» Work instructions
1) In the thread on the central limit theorem and the uniform distribution, what mean does the first answer give for values drawn from the uniform distribution between 0 and 1?
2) Write a continuation of the thread on the central limit theorem and the uniform distribution, starting after its final sentence.

» Text
-- Opening Marker --
3

I don't understand how the CLT can hold for a uniform distribution. Say I have U[0;1], then whatever value I will be able to sample from the population will always be 1. Therefore, every sample mean I can possibly get will also always be 1. Therefore, plotting many of these sample means should also result in a uniform distribution, as I don't have any values besides 1.

This is obviously wrong but I don't know why - I would really appreciate some clarification!

  • 2
    What does your notation `U[0; 1]` mean? It looks like the uniform distribution *between* zero and one, but then you say that every sample will be *exactly* one. I'm a bit confused as to which you mean...? – Matthew Drury Feb 05 '19 at 17:43
  • 2
    Are you perhaps confusing particular values of a probability *density* with the values that the random variable can have?? – whuber Feb 05 '19 at 19:46

4 Answers4

3

Uniform distribution takes value from $0$ to $1$, it is not deterministic as you described. You should get a value between $0$ and $1$ with mean being $0.5$.

In your case, $\sqrt{n}\left( \frac{\sum_{i=1}^n X_i}{n}-\mu\right)=\sqrt{n}\left( \frac{\sum_{i=1}^n X_i}{n}-\frac12\right)$ should converge to $N(0,\sigma^2).$

Siong Thye Goh
  • 6,431
  • 3
  • 17
  • 28
1

(This question is a particular case of a related question asking how it is possible for the CLT to apply to random variables with bounded support. (I recommend you also read the answer to that quesetion, since it relates closely to what you are talking about here.)

The uniform distribution is a distribution with bounded support, and in this particular case you have random variables $0 \leqslant U_i \leqslant 1$. Since each of the values falls within this interval, it is certainly true that the sample mean will also fall within this interval ---i.e., you must have:

$$0 \leqslant \bar{U}_n \leqslant 1.$$

As $n \rightarrow \infty$ the distribution of $\bar{U}_n$ will become narrower around its mean $\mathbb{E}(\bar{U}_n) = 1/2$, with the variance of the distribution approaching zero. This means that the probability region near the boundaries will shrink down towards zero. Moreover, from the CLT we know that the shape of the distribution will converge towards a normal distribution, notwithstanding the fact that the latter has a support that extends beyond the bounded interval that must contain the sample mean.
-- Closing Marker --
» Extracted data
-- Opening Marker --
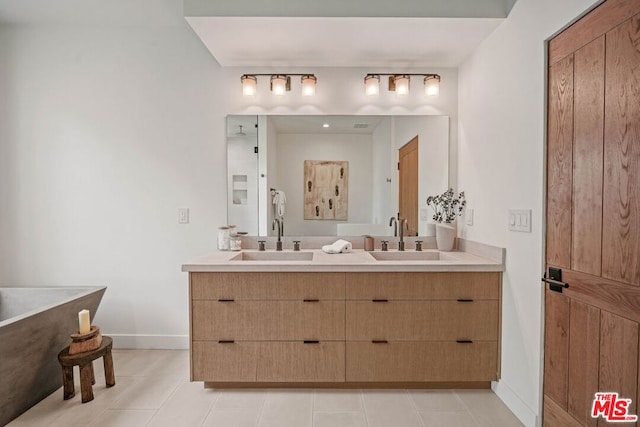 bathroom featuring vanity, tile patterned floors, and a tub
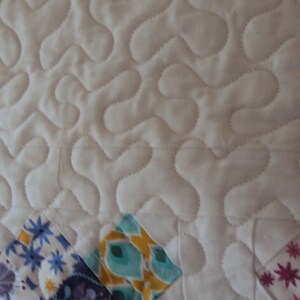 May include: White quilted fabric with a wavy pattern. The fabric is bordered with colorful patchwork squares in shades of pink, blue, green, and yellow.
-- Closing Marker --
-- Opening Marker --
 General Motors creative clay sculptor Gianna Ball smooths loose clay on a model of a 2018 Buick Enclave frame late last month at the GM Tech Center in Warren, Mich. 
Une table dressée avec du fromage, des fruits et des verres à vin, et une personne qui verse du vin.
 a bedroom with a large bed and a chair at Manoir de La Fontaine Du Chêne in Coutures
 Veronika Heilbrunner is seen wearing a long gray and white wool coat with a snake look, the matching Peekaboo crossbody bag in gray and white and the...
-- Closing Marker --
» Answers to this exercise
1) 0.5

2)
This may seem somewhat counter-intuitive. After all, for any $n \in \mathbb{N}$, the normal approximation to the true distribution of the sample mean will always put some non-zero probability on values that are outside the allowable bounds for that random variable, and so that means that the normal approximation is always giving some erroneous non-zero probability of impossible values. However, the CLT is an asymptotic result, so what matters for the theorem is that as $n \rightarrow \infty$ this erroneous probability will shrink towards zero.

Ben
  • 91,027
  • 3
  • 150
  • 376
0

I think you misunderstood the uniform distribution. The "uniform" part refers to probabilities, not to values. A uniformly distributed random variable can take many different values - but each value has the same probability associated with it (for a discrete uniform distribution, or constant density over the interval between values in the continuous case).

Thus the CLT works just like in other distributions. Samples will have different statistics, which form a normal distribution with the mean asymptotically close to the population mean.

Trivio
  • 86
  • 1
  • 7
  • 1
    Because a uniform distribution is continuous, by the very definition of continuous, the "same probability" you refer to is *zero.* – whuber Feb 05 '19 at 19:47
  • I was referring to the discrete uniform distribution to keep it short; but see edits. – Trivio Feb 05 '19 at 22:16
0

A random variable X (a uniform random variable, too) need 2 things. It needs a) a set of values $\{x_1, x_2, \cdots \}$ that $X$ can take on (this set is called the support) and b) it needs a function that expresses how often a realization $X=x_i$ happens relative to all of the possible realizations $x_j \ne x_i$. That is the pdf (or pmf) $f(x).$ For a uniform RV, we specify $X$ by $support = \{x| 0 \le x \le 1$} and $f(x)=1$.

If $X_1$ and $X_2$ are uniform RVs, then probability theory tells us that a new random variable can be defined as $Z=X_1+X_2$. The support of $Z$ is $0 \le z \le 2$ and details of $f(z)$ can be gotten from calculus.

The miraculous thing is that if we have at least $N = 30$ random variables (with almost any underlying distribution) $Z=\frac{X_1+X_2+\cdots+X_N}{N}$ is approximately a Normal distribution. Yes, it is OK to be amazed by that. There is a proof (and so it is "obvious" by Feynman's Theorem) but it is still an amazing fact.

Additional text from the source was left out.